News

March 26, 2020

Update on Pennsylvania’s Surprise Balance Billing Protection Act

Pennsylvania’s Surprise Balance Billing Protection Act, HB 1862, bill passed out of committee unanimously, and is now sitting on the House floor, waiting for second consideration. The bill keeps consumers stay out of the middle of this issue in an emergency situation by allowing them to pay the expected in-network rate. In this bill, out of network providers would be paid a median, in-network rate that’s adjusted for region and specialty. This is known as a “benchmark rate”.

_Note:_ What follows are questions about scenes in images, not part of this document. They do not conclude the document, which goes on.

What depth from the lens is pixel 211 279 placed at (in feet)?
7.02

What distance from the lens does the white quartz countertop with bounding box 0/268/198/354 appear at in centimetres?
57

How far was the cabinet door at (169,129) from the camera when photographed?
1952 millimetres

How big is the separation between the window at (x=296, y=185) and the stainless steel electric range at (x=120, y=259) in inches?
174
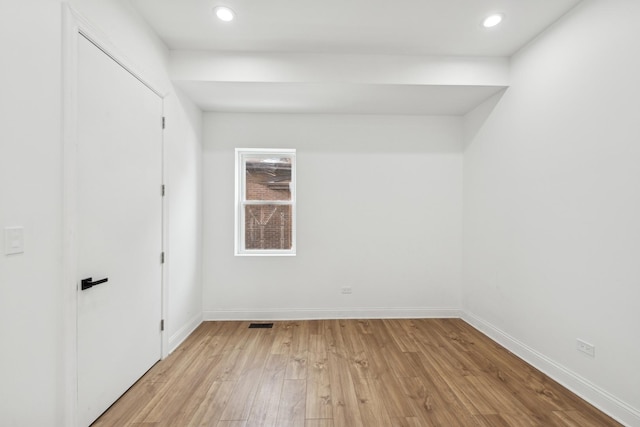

Leadership in the PA House is continuing to work on the bill and has a strong interest in moving it forward, and leadership in the PA Senate is interested in receiving the House bill once it passes the House. The COVID-19 crisis is shedding more light on this issue as consumers begin to get tested and treated for the virus. Surprise medical billing is a bipartisan issue across the country.

Surprise medical bills are alarmingly common in Pennsylvania. A 2018 study found that 1 in 3 Pennsylvania adults has received a surprise medical bill over the past year, and most of them don’t know where to turn to get help. Not sure what a surprise medical bill is? See the graphic, prepared by the Pennsylvania Health Access Network (PHAN).

Surprise medical bills often happen following an emergency, like a heart attack or serious car accident, when patients don’t have the chance to choose who provides their care. Surprise medical bills can also happen at an in-network hospital when some of the providers who care for a patient are not in the network or when an in-network provider refers a patient to get lab work, a diagnostic test, or other care that isn’t in-network. Typical bills can range from a few hundred dollars to thousands of dollars.
Surprise medical bills can financially devastate families and individuals who receive them.

A 2016 Federal Reserve study found that 44% of U.S. households cannot pay an emergency expense of $400 or more without borrowing or selling some of their possessions, and a 2018 poll conducted by the Kaiser Family Foundation found that 67 percent of people nationwide are worried that they won’t be able to afford a surprise medical bill. That ranks higher among people’s worries than being unable to pay for prescription drugs, health insurance premiums or deductibles, or for basic expenses such as food, rent, mortgage and gas.

Currently, Pennsylvania law does not adequately protect patients from getting hit with surprise medical bills when they receive care from an out-of-network provider. Patients need protections from surprise medical bills, but it must be done in a way that doesn’t increase premiums or reduce patients’ access to doctors. If the solution were to make our insurance plans pay out-of-network providers too much, then out-of-pocket costs go up for everyone.